▶ _DO THIS_: Produce an exact copy of the lines from the line containing "Amongst the items" through the last line of the listing below, both ends included, and nothing else.

▶ _INPUT ROWS_:
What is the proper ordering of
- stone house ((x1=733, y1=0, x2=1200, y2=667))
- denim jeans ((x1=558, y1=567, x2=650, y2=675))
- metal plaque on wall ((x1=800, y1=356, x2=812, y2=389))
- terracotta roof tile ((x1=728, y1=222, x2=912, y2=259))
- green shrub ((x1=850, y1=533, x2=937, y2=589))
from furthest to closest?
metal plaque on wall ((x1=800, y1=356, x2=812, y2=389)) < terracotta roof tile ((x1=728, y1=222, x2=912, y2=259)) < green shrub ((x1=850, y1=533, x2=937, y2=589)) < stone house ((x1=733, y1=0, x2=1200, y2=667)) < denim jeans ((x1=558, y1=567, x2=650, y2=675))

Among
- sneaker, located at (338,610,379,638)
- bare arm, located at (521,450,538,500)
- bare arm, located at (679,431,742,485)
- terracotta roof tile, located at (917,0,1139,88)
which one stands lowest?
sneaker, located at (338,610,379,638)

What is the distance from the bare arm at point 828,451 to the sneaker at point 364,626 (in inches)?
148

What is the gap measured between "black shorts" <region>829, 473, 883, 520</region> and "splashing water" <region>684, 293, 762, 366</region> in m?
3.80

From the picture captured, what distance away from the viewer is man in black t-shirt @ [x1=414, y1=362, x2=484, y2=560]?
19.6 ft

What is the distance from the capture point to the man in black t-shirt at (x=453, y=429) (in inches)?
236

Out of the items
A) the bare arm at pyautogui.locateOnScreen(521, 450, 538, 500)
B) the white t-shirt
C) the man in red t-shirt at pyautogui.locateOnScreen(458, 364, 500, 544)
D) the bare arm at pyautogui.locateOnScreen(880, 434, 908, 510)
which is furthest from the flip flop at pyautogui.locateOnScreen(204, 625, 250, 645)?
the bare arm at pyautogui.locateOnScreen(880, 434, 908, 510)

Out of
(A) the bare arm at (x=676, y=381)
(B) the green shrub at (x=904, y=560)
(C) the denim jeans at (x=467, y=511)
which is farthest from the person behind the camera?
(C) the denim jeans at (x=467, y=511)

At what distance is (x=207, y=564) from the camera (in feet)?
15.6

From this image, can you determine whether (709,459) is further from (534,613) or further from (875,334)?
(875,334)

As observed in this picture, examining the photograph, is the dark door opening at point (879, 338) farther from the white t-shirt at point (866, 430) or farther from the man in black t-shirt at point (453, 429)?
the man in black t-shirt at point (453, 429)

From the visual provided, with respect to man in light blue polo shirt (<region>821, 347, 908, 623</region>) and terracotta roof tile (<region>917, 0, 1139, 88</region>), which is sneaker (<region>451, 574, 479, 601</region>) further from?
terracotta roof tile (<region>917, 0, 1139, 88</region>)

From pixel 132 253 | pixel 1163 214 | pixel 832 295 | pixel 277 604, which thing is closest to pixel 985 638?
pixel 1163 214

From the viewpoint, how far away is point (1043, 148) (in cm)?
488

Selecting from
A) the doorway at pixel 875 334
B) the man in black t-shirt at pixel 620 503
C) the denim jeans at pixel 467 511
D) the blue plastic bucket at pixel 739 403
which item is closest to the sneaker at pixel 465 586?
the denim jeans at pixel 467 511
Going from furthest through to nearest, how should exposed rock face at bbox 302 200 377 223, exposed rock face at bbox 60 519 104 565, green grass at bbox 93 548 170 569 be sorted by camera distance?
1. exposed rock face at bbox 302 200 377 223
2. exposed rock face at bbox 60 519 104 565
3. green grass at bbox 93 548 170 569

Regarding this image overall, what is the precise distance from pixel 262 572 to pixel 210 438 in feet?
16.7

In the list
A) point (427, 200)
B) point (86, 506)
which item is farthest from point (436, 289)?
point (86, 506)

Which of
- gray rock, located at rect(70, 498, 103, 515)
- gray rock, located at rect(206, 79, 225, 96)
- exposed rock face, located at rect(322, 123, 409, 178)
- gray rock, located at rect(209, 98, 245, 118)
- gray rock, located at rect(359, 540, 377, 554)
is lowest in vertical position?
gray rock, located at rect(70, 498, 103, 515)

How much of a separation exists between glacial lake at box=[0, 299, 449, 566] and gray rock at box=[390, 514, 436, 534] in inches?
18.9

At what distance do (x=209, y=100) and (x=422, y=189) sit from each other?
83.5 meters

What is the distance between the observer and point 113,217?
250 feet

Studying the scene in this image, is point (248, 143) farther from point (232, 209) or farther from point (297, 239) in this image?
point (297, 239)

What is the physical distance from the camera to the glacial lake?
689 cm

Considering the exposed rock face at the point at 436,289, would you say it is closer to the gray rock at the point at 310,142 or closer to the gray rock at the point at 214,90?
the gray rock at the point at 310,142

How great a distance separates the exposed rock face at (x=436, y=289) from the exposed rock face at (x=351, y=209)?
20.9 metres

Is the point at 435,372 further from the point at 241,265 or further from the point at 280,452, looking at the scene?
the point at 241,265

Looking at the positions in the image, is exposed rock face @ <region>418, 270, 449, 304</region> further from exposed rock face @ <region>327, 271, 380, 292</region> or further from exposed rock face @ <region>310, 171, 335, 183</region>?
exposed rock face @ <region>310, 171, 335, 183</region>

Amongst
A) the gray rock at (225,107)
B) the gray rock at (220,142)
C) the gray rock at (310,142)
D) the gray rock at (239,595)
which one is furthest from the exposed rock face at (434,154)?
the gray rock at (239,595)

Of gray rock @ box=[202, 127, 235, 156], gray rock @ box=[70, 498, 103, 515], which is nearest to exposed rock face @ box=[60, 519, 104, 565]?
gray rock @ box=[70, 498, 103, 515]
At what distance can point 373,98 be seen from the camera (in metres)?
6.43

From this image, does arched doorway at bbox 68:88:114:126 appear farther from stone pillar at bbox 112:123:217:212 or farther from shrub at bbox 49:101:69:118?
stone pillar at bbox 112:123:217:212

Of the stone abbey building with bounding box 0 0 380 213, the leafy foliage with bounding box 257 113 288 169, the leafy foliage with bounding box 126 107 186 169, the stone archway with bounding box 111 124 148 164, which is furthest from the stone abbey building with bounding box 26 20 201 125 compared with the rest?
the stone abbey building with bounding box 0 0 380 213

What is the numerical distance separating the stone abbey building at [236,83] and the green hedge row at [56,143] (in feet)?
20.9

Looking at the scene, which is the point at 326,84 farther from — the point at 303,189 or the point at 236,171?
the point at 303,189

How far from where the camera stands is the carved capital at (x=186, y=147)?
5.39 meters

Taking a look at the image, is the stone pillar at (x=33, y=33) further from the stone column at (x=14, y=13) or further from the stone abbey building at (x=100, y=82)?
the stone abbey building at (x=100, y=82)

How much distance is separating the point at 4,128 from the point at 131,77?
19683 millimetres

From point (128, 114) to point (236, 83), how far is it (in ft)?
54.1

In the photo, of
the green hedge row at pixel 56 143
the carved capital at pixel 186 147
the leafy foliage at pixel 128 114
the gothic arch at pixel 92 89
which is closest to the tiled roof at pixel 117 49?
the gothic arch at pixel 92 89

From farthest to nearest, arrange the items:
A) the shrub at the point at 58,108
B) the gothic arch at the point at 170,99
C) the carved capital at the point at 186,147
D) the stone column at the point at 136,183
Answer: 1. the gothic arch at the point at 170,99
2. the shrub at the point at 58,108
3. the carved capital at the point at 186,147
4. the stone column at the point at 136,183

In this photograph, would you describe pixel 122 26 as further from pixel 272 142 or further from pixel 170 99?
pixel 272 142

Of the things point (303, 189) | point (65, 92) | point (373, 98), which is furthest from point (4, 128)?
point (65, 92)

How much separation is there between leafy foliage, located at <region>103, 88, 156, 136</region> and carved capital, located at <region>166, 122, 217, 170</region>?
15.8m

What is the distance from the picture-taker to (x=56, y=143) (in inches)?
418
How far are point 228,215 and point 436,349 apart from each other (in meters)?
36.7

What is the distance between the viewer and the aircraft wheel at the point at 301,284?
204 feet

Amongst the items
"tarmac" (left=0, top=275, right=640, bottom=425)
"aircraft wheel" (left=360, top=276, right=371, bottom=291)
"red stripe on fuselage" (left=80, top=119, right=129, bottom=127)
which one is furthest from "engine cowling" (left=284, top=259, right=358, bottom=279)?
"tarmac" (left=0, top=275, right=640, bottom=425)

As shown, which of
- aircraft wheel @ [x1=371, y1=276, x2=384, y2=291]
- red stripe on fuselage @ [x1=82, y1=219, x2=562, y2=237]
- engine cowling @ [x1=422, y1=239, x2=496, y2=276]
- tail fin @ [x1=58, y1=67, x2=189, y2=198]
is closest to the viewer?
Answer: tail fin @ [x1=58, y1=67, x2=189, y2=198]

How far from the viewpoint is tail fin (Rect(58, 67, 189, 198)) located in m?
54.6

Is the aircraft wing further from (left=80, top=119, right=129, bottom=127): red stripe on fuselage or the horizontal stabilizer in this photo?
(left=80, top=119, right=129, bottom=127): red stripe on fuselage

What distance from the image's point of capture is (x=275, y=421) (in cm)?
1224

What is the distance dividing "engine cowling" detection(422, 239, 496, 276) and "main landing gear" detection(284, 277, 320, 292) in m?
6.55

▶ _RESULT OF THE EXERCISE_:
Amongst the items
"tarmac" (left=0, top=275, right=640, bottom=425)
"aircraft wheel" (left=360, top=276, right=371, bottom=291)
"red stripe on fuselage" (left=80, top=119, right=129, bottom=127)
which one is furthest from "engine cowling" (left=284, top=259, right=358, bottom=279)?
"tarmac" (left=0, top=275, right=640, bottom=425)

As shown, which of
- aircraft wheel @ [x1=371, y1=276, x2=384, y2=291]
- red stripe on fuselage @ [x1=82, y1=219, x2=562, y2=237]
- engine cowling @ [x1=422, y1=239, x2=496, y2=276]
- tail fin @ [x1=58, y1=67, x2=189, y2=198]
is closest to the viewer?
Answer: tail fin @ [x1=58, y1=67, x2=189, y2=198]

How far from the viewpoint is tail fin (Rect(58, 67, 189, 198)) located in m?
54.6

Is the aircraft wing further from (left=80, top=119, right=129, bottom=127): red stripe on fuselage or the horizontal stabilizer in this photo?
(left=80, top=119, right=129, bottom=127): red stripe on fuselage

What distance from the image's point of capture is (x=275, y=421) (in cm)?
1224

What is the distance dividing "engine cowling" detection(422, 239, 496, 276) and "main landing gear" detection(284, 277, 320, 292) in m?
6.55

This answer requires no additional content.